Decision making and regulatory processes
Being a highly regulated industry, the regulatory process involved in Lynas beginning its operations at the start of the decade could have been convoluted. Despite strong opposition, Lynas was granted all necessary approvals to begin operations. There were many agencies involved in granting approvals, all under the previous administration. 
Are we certain that these processes were transparent? Were the right questions being asked by the Regulators? Were there elements of corruption in the process?

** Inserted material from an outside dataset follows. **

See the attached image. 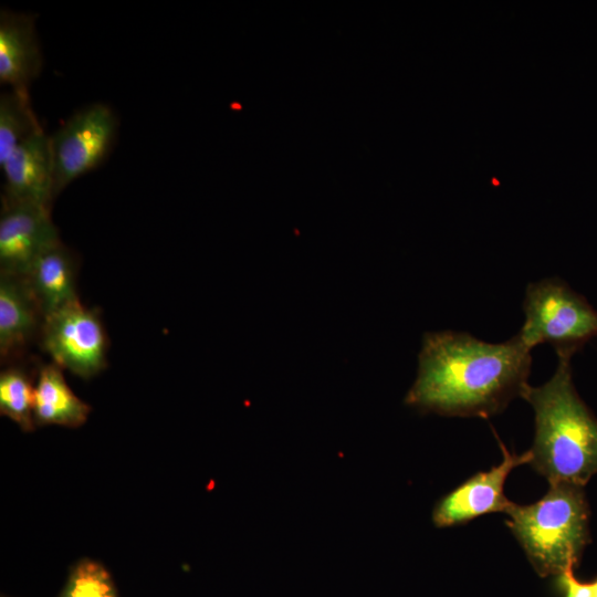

Were there vested interests or favours owed?

When I asked the employees if they had a union (which is their right as workers), I was told no.

My priority as the member of Parliament for Indera Mahkota and a member of the Cabinet, is the welfare and the interests of the employees, whom most are native Indera Mahkota residents.

The current administration has come up with its latest findings on Lynas that were made public quite recently by the Minister of MESTECC. In my capacity as a member of Cabinet, I can say that I have and will continue to raise these three (3) issues mentioned above and all other relevant factors with my colleagues, and that I have been personally informed by the Minister of MESTECC herself that she will be visiting Lynas soon.